Un disque en neuf étapes, intitulé Synapse, et publié par un quartet ayant pour nom Cellp. Comprenez par là un « projet cellulaire ». Je vous épargnerai mes vagues souvenirs de collège et de mes cours de ce qu’on appelait à l’époque les sciences naturelles, mais pour faire bref et reprendre la définition du dictionnaire, sachons qu’une synapse est la région de contact entre deux neurones ou entre un neurone et une autre cellule. Alors, ces cellules pourraient bien être synonymes de musiciens appartenant à un même corps, reliés entre eux par de drôles de connecteurs, soit autant de liaisons qui peuvent échapper à l’entendement de la plupart d’entre nous qui recevons une musique sans être associés pour autant à son processus créatif. Mais dans tous les cas, Cellp est la manifestation d’une chimie en expansion, puisque son cheminement cellulaire a commencé sous la forme d’un duo violoncelle / électronique, avec la complicité de Tazio Caputo, dont le rôle est ici, comme on le verra, déterminant. Avec eux, Lucas Gaudin au saxophone et Laurent Lacoult à la batterie complètent une équipe bien difficile à faire entrer dans une classification usuelle, ce que personne ne saurait lui reprocher, bien au contraire.

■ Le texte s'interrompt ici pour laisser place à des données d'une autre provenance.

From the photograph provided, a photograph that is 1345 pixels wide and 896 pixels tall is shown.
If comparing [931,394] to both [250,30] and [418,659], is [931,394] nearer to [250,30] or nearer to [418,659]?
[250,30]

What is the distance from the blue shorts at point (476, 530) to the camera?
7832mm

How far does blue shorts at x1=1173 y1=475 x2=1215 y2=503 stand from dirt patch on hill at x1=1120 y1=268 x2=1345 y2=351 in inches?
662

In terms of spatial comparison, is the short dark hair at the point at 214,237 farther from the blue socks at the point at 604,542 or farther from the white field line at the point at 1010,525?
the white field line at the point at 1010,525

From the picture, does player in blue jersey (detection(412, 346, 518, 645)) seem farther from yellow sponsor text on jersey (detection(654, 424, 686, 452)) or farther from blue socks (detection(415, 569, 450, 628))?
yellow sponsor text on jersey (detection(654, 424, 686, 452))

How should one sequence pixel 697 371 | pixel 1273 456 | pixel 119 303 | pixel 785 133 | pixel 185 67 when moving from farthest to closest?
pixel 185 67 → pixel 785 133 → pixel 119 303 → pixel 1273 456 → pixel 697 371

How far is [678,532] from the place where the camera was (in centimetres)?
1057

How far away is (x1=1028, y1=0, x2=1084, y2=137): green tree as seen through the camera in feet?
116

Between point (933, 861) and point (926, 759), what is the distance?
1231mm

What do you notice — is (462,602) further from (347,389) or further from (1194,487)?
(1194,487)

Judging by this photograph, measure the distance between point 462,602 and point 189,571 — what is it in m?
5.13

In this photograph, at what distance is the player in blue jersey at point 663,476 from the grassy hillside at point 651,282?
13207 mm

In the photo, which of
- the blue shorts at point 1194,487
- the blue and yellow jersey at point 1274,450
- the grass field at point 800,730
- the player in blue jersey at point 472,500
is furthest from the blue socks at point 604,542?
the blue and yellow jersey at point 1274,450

Synapse est un album attachant, à la fois sur le fond et sur la forme. Les musiciens de Cellp savent en effet élaborer des constructions complexes, où ruptures nombreuses et syncopes viennent créer la surprise à tout moment ; chacune des compositions, sous des couleurs différentes, est marquée par un sens aigu de la montée en tension. Ces quatre musiciens-là sont d’excellents scénaristes, mais aussi des illustrateurs très inspirés qui cultivent avec un réel appétit un amour prononcé pour les manipulations machiniques. A ce petit jeu, Tazio Caputo n’est pas le dernier, lui qui tout au long du disque se présente en inventeur de climats, n’hésitant pas à pratiquer  s’il le faut les traitements sonores « en direct », comme sur « Dead-Line », l’un des moments forts du disque. La dramaturgie de cette composition est exemplaire : le saxophone de Lucas Gaudin fait d’abord une apparition fantomatique, dans un va-et-vient discret du souffle, avant d’entamer un long chorus qui aboutira à un cri sur fond d’électronique traversée de bouillonnements. La cellule prend tout son sens, elle devient laboratoire et lieu d’exploration. On la retrouvera d’ailleurs en pleine action au cœur du disque, quand « 4 In The House II » ruissellera de bruits spatiaux et, en l’absence de toute mélodie, donnera naissance à une musique ambiante et planante.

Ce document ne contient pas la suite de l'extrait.